Try it >>
Every entry must be echoed exactly.

• • • • •

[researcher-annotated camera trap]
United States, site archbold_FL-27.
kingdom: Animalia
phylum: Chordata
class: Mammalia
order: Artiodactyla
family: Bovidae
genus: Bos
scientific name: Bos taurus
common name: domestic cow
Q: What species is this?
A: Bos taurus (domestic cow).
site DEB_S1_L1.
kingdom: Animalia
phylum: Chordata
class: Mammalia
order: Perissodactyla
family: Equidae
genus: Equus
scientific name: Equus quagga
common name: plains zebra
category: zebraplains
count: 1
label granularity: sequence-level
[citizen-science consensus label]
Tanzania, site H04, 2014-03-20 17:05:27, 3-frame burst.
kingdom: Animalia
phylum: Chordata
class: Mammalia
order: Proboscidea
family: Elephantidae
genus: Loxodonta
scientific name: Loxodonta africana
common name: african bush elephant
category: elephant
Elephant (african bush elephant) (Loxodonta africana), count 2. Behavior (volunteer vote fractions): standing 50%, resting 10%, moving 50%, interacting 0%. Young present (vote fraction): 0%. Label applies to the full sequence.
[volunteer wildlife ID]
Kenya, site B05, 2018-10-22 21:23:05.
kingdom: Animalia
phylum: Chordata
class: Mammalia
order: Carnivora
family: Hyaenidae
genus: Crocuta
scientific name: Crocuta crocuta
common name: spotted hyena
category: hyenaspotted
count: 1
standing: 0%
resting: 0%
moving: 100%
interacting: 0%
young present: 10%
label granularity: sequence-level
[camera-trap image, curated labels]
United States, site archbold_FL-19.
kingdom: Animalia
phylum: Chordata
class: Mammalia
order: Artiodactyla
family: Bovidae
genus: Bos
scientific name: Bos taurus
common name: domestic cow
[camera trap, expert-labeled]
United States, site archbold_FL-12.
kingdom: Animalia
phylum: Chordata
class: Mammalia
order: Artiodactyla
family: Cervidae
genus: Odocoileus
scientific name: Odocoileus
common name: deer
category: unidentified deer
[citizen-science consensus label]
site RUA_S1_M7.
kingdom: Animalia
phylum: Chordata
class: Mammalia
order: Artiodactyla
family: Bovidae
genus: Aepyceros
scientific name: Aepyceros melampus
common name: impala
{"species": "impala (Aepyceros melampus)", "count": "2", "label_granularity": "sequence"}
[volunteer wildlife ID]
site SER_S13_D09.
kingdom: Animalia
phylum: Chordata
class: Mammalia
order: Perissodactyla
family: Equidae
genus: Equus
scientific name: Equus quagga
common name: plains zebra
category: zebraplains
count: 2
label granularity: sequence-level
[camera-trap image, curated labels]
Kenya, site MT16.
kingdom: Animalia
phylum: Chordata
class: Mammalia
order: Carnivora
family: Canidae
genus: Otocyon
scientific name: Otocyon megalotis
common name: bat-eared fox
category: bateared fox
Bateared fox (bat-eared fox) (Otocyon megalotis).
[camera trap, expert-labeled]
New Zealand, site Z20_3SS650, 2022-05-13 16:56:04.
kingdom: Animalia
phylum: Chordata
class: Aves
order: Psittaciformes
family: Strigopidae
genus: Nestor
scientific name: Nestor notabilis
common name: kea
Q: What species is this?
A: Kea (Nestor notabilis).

• • • • •

Reply >>
[researcher-annotated camera trap]
United States, site archbold_FL-27.
kingdom: Animalia
phylum: Chordata
class: Mammalia
order: Artiodactyla
family: Bovidae
genus: Bos
scientific name: Bos taurus
common name: domestic cow
Q: What species is this?
A: Bos taurus (domestic cow).
site DEB_S1_L1.
kingdom: Animalia
phylum: Chordata
class: Mammalia
order: Perissodactyla
family: Equidae
genus: Equus
scientific name: Equus quagga
common name: plains zebra
category: zebraplains
count: 1
label granularity: sequence-level
[citizen-science consensus label]
Tanzania, site H04, 2014-03-20 17:05:27, 3-frame burst.
kingdom: Animalia
phylum: Chordata
class: Mammalia
order: Proboscidea
family: Elephantidae
genus: Loxodonta
scientific name: Loxodonta africana
common name: african bush elephant
category: elephant
Elephant (african bush elephant) (Loxodonta africana), count 2. Behavior (volunteer vote fractions): standing 50%, resting 10%, moving 50%, interacting 0%. Young present (vote fraction): 0%. Label applies to the full sequence.
[volunteer wildlife ID]
Kenya, site B05, 2018-10-22 21:23:05.
kingdom: Animalia
phylum: Chordata
class: Mammalia
order: Carnivora
family: Hyaenidae
genus: Crocuta
scientific name: Crocuta crocuta
common name: spotted hyena
category: hyenaspotted
count: 1
standing: 0%
resting: 0%
moving: 100%
interacting: 0%
young present: 10%
label granularity: sequence-level
[camera-trap image, curated labels]
United States, site archbold_FL-19.
kingdom: Animalia
phylum: Chordata
class: Mammalia
order: Artiodactyla
family: Bovidae
genus: Bos
scientific name: Bos taurus
common name: domestic cow
[camera trap, expert-labeled]
United States, site archbold_FL-12.
kingdom: Animalia
phylum: Chordata
class: Mammalia
order: Artiodactyla
family: Cervidae
genus: Odocoileus
scientific name: Odocoileus
common name: deer
category: unidentified deer
[citizen-science consensus label]
site RUA_S1_M7.
kingdom: Animalia
phylum: Chordata
class: Mammalia
order: Artiodactyla
family: Bovidae
genus: Aepyceros
scientific name: Aepyceros melampus
common name: impala
{"species": "impala (Aepyceros melampus)", "count": "2", "label_granularity": "sequence"}
[volunteer wildlife ID]
site SER_S13_D09.
kingdom: Animalia
phylum: Chordata
class: Mammalia
order: Perissodactyla
family: Equidae
genus: Equus
scientific name: Equus quagga
common name: plains zebra
category: zebraplains
count: 2
label granularity: sequence-level
[camera-trap image, curated labels]
Kenya, site MT16.
kingdom: Animalia
phylum: Chordata
class: Mammalia
order: Carnivora
family: Canidae
genus: Otocyon
scientific name: Otocyon megalotis
common name: bat-eared fox
category: bateared fox
Bateared fox (bat-eared fox) (Otocyon megalotis).
[camera trap, expert-labeled]
New Zealand, site Z20_3SS650, 2022-05-13 16:56:04.
kingdom: Animalia
phylum: Chordata
class: Aves
order: Psittaciformes
family: Strigopidae
genus: Nestor
scientific name: Nestor notabilis
common name: kea
Q: What species is this?
A: Kea (Nestor notabilis).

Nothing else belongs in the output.